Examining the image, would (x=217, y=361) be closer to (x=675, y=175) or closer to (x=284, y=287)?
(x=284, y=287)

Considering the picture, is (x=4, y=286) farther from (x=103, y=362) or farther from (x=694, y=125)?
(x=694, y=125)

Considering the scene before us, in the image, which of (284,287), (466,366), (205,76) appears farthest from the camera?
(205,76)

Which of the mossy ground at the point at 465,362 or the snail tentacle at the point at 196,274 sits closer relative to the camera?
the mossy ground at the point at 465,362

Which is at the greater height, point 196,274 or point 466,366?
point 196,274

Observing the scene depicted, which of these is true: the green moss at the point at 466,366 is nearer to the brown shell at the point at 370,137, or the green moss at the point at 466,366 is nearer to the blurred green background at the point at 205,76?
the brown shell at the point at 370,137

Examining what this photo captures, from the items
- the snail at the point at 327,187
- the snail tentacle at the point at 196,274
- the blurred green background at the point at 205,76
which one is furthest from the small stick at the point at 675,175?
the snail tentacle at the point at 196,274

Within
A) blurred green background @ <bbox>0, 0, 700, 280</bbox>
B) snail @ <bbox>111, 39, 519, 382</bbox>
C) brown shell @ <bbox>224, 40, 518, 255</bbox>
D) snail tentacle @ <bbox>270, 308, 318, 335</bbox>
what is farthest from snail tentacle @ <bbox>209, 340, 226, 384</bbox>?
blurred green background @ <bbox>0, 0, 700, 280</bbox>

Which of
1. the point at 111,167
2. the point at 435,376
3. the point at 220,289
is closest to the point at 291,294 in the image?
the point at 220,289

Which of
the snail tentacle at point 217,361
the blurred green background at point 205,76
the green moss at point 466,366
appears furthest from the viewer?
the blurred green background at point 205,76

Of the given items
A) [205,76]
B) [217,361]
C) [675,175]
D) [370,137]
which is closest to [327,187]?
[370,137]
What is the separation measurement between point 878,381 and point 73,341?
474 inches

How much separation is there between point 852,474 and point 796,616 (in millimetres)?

** Given task **
Repeat the data verbatim.

** Full answer **
Examining the image, would (x=217, y=361) be closer to (x=675, y=175) or closer to (x=284, y=287)?
(x=284, y=287)

Considering the picture, is (x=4, y=286) farther from (x=103, y=362) or farther from (x=694, y=125)?
(x=694, y=125)

Considering the scene before us, in the image, which of (284,287), (466,366), (205,76) appears farthest from the camera?
(205,76)

Which of the mossy ground at the point at 465,362 or the snail tentacle at the point at 196,274 sits closer relative to the camera?
the mossy ground at the point at 465,362

Which is at the greater height, point 196,274 or point 466,366?
point 196,274

Observing the scene depicted, which of these is true: the green moss at the point at 466,366 is nearer to the brown shell at the point at 370,137, or the green moss at the point at 466,366 is nearer to the blurred green background at the point at 205,76?
the brown shell at the point at 370,137

Examining what this photo captures, from the items
- the snail at the point at 327,187
- the snail tentacle at the point at 196,274
- the blurred green background at the point at 205,76
which one is furthest from the small stick at the point at 675,175?
the snail tentacle at the point at 196,274

Within
A) blurred green background @ <bbox>0, 0, 700, 280</bbox>
B) snail @ <bbox>111, 39, 519, 382</bbox>
C) brown shell @ <bbox>224, 40, 518, 255</bbox>
D) snail tentacle @ <bbox>270, 308, 318, 335</bbox>
what is farthest from snail tentacle @ <bbox>209, 340, 226, 384</bbox>?
blurred green background @ <bbox>0, 0, 700, 280</bbox>

Which of
1. the point at 111,167
2. the point at 435,376
3. the point at 220,289
is closest to the point at 291,294 in the image?
the point at 220,289

Which of
the snail tentacle at point 217,361
the blurred green background at point 205,76
the green moss at point 466,366
appears furthest from the viewer?
the blurred green background at point 205,76

Of the given items
A) [205,76]
B) [217,361]
C) [675,175]
D) [370,137]
which is closest to [327,187]?
[370,137]
What is the separation measurement between point 878,381 and point 73,341?
474 inches

How much separation is there between point 852,474 and point 796,616 (in millimetres)?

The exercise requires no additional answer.